## SOURCE PASSAGE
Gillespie wrote, "I agree with the general historical argument (made by Friedman and Christina Romer, among others) that monetary stimulus was responsible for countering the effects of the Depression in the mid-'30s."
Lee responded, "But a lot of people have fallen into the trap Milton Friedman warned us about: of taking low interest rates as a sign of loose money. In reality, low interest rates can be a sign of extremely tight money, as with Japan over the last two decades."
Sadly, the one point that neither man is willing to acknowledge is that monetary expansion has never actually solved anything. All it has ever managed to do is to paper over deeper problems.
Monetary expansion during the 1920s created the Great Depression. Monetary expansion during the 1930s didn't resolve it.
Some critics will protest, "But the monetary base didn't expand at all during the 1920s! So how can you claim that monetary expansion created the Great Depression?"
Sure, the monetary base didn't expand during the 1920s, but very clearly the money supply as a whole DID increase substantially. Remember, bank accounts are not counted as part of the monetary base. Yet, it was monetary expansion via fractional reserve banking that flooded the stock market with newly created cash during this period and created the mass illusion known as the Roaring Twenties. Without that monetary expansion, the Twenties could not have (seemingly) Roared, and the inevitable Crash of 1929 that followed could not have occurred. As it turned out, the Roar was actually a Bite.
Sure, there was definitely a monetary contraction immediately after the Crash of '29, but that contraction didn't last for 12 years. In fact, monetary expansion, by all accounts, began in the early-to-mid-1930s.
So why did it take 7-8 years or more for all that newly created cash to, supposedly, work?
The answer is that it didn't work. The supposed connection between monetary expansion and recovery is an illusion.
Witness this quote from a blog entry in 2008 at Macro and Other Market Musings entitled, "Monetary Policy Ended the Great Depression..." which cites a paper by Christina Romer in which she wrote:
"The money supply grew rapidly in the mid- and late 1930s because of a huge unsterilized gold inflow to the United States. Although the later gold inflow was mainly due to political developments in Europe, the largest inflow occurred immediately following the revaluation of gold mandated by the Roosevelt administration in 1934. Thus, the gold inflow was due partly to historical accident and partly to policy. The decision to let the gold inflow swell the U.S. money supply was also, at least in part, an independent policy choice. The Roosevelt administration chose not to sterilize the gold inflow because it hoped that an increase in the monetary gold stock would stimulate the depressed economy."

## LISTED ENTRIES
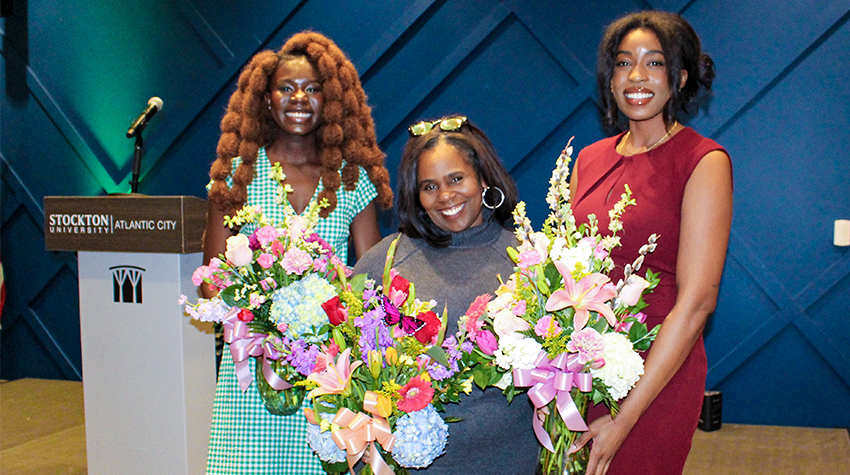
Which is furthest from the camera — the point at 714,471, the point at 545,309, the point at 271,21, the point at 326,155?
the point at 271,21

...

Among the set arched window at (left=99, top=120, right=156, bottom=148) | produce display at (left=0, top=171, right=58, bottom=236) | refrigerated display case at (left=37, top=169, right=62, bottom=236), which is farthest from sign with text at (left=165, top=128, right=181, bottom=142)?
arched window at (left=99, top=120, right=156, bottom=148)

## WHAT YOU NEED TO DO
**A.** Decide whether each statement agrees with the passage on monetary expansion and the Great Depression. Answer yes or no for each, and quote the deciding words from the passage. (i) The monetary base expanded substantially during the 1920s. (ii) Bank accounts are not counted as part of the monetary base. (iii) In the quoted Romer excerpt, the largest gold inflow came immediately after the 1934 revaluation of gold.
**B.** Repeat word for word the part of the passage on monetary expansion and the Great Depression that runs from "Sure, the monetary" to "to, supposedly, work?", inclusive.
The rows have no connection to the passage on monetary expansion and the Great Depression.

## OUTPUTS IN ORDER
**A.**
(i) No: "Sure, the monetary base didn't expand during the 1920s"
(ii) Yes: "Remember, bank accounts are not counted as part of the monetary base."
(iii) Yes: "the largest inflow occurred immediately following the revaluation of gold mandated by the Roosevelt administration in 1934"

**B.**
Sure, the monetary base didn't expand during the 1920s, but very clearly the money supply as a whole DID increase substantially. Remember, bank accounts are not counted as part of the monetary base. Yet, it was monetary expansion via fractional reserve banking that flooded the stock market with newly created cash during this period and created the mass illusion known as the Roaring Twenties. Without that monetary expansion, the Twenties could not have (seemingly) Roared, and the inevitable Crash of 1929 that followed could not have occurred. As it turned out, the Roar was actually a Bite.
Sure, there was definitely a monetary contraction immediately after the Crash of '29, but that contraction didn't last for 12 years. In fact, monetary expansion, by all accounts, began in the early-to-mid-1930s.
So why did it take 7-8 years or more for all that newly created cash to, supposedly, work?